Qu’on excuse ce souvenir personnel… Moi aussi, je m’amusai à voir que, ce soir-là, on jouait Les affaires sont les affaires, au théâtre municipal…

À quelques kilomètres au delà de Krefeld, un petit incident de route que je note, parce qu’il est caractéristique des mœurs allemandes, m’a laissé, dans l’esprit, en même temps qu’une légère impression de remords, une impression aussi de douceur très douce et très jolie.

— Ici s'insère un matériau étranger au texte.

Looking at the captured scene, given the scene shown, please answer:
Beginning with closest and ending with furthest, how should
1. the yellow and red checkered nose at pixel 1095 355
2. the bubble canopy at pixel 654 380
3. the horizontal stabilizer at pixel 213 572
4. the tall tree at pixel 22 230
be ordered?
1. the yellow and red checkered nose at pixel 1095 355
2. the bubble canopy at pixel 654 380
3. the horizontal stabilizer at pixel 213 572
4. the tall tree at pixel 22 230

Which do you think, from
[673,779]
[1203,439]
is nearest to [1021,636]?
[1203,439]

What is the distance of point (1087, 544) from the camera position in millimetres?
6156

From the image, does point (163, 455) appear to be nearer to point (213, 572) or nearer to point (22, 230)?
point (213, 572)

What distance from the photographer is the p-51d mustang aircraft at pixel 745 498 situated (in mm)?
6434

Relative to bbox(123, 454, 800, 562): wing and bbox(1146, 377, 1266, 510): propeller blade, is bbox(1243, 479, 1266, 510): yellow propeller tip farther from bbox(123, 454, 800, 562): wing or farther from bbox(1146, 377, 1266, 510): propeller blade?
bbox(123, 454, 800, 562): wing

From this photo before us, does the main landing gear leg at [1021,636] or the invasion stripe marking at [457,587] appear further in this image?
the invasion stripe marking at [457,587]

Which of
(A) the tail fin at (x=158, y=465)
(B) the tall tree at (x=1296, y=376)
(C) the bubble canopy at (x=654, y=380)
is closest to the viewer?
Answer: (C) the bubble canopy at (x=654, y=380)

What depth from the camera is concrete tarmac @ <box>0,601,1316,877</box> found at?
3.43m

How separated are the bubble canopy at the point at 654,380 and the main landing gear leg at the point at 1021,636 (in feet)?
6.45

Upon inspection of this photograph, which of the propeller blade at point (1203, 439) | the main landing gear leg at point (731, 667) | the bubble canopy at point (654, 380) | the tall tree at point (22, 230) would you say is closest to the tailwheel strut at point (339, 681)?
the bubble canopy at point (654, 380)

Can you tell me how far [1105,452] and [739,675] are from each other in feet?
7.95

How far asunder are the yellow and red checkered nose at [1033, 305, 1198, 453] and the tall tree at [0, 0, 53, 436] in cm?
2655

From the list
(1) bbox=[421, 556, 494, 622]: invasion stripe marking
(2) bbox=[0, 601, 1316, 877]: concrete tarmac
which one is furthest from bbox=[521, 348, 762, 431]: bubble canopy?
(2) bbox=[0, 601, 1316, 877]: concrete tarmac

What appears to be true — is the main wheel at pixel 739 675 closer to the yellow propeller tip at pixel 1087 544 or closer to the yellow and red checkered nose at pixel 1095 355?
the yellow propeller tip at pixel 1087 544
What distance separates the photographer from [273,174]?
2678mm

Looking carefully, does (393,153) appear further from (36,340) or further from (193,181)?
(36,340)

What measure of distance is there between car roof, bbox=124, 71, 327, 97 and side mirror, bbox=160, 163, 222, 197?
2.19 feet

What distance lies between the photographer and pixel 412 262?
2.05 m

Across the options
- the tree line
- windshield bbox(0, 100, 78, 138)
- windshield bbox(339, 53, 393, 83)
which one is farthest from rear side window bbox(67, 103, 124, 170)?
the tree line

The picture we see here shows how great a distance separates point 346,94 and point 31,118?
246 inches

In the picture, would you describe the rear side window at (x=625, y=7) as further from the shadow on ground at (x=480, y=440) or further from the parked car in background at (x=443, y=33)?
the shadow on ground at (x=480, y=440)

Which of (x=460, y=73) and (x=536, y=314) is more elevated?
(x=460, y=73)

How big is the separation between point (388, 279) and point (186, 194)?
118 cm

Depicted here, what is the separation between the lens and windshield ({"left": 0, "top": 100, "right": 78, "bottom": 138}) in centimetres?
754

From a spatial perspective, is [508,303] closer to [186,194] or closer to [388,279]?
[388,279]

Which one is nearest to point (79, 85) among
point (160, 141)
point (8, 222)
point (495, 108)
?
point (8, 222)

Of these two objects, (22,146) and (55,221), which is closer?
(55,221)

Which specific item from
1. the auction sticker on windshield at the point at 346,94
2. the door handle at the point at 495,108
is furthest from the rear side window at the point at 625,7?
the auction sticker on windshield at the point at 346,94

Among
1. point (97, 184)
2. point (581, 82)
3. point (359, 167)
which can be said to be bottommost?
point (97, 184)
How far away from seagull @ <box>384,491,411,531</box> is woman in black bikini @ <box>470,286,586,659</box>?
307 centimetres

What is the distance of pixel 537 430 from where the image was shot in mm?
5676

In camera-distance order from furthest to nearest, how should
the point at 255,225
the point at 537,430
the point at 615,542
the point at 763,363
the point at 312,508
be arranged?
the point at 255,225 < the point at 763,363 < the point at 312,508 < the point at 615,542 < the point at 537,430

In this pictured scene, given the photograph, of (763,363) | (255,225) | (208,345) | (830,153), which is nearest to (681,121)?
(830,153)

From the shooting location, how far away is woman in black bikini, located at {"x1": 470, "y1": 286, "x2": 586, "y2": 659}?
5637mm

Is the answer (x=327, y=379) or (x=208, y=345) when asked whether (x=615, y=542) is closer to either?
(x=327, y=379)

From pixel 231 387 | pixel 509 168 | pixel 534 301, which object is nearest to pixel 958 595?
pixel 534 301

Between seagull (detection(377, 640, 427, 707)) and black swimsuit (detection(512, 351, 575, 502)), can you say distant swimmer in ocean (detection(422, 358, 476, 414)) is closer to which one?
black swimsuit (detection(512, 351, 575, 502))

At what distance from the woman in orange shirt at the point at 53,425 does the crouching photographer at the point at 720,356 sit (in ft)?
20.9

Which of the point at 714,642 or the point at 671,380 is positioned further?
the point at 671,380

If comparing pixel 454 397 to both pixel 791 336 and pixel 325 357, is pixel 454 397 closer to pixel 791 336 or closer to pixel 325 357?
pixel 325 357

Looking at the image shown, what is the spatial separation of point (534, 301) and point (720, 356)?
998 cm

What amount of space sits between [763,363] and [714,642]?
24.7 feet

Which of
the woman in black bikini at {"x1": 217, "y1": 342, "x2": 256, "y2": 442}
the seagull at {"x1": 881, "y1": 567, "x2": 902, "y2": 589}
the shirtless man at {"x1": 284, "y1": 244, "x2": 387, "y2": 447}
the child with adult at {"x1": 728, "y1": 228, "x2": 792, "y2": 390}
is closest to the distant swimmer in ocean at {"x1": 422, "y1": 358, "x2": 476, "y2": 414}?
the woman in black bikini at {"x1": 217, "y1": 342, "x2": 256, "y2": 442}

Devant nous, un petit cheval trottinait, traînant une petite charrette vernie que conduisait une jeune paysanne. Le cheval prit peur – les chevaux sont partout les mêmes – et, les oreilles dressées, se mit brusquement au galop. J’arrêtai la machine, mais l’animal effrayé ne se calma point. Il gagnait à la main, comme disent les cochers. Au risque de se tuer, la jeune fille sauta maladroitement de la voiture, et roula sur la route… Je me précipitai à son secours, aidai à la relever… Elle était blonde, très fraîche, presque luxueusement habillée…

Dès qu’elle fut debout, elle s’efforça de sourire… s’excusa :

— C’est ce vilain petit cheval… Mon Dieu, qu’il est bête !… Il a peur de tout… Excusez bien.